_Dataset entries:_
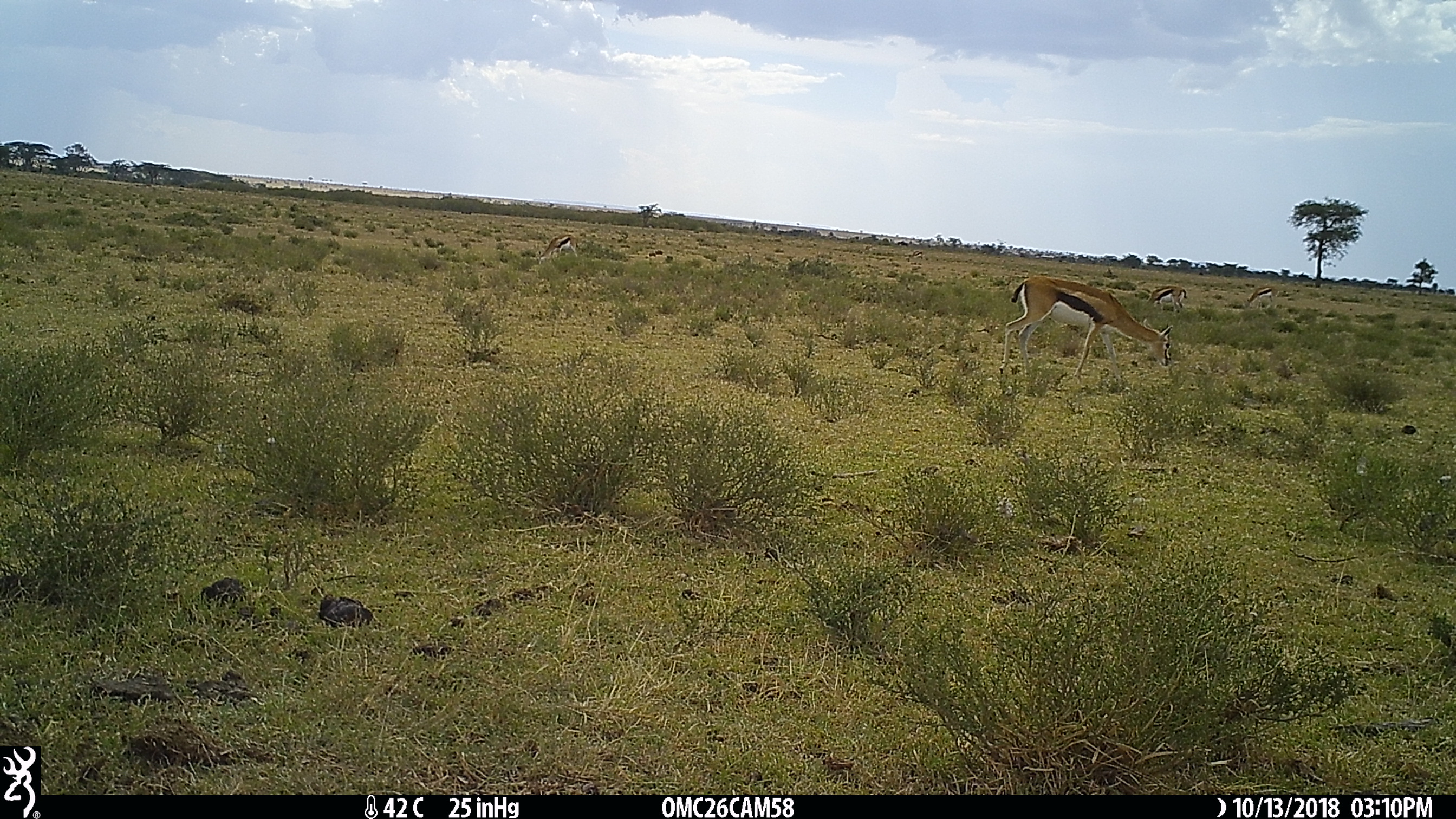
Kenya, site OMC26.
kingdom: Animalia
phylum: Chordata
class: Mammalia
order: Artiodactyla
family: Bovidae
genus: Eudorcas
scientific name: Eudorcas thomsonii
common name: thomon's gazelle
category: gazelle thomsons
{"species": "gazelle thomsons (thomon's gazelle) (Eudorcas thomsonii)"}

_Work order:_ Give the records above again verbatim, pictures omitted.

_Result below:_
Kenya, site OMC26.
kingdom: Animalia
phylum: Chordata
class: Mammalia
order: Artiodactyla
family: Bovidae
genus: Eudorcas
scientific name: Eudorcas thomsonii
common name: thomon's gazelle
category: gazelle thomsons
{"species": "gazelle thomsons (thomon's gazelle) (Eudorcas thomsonii)"}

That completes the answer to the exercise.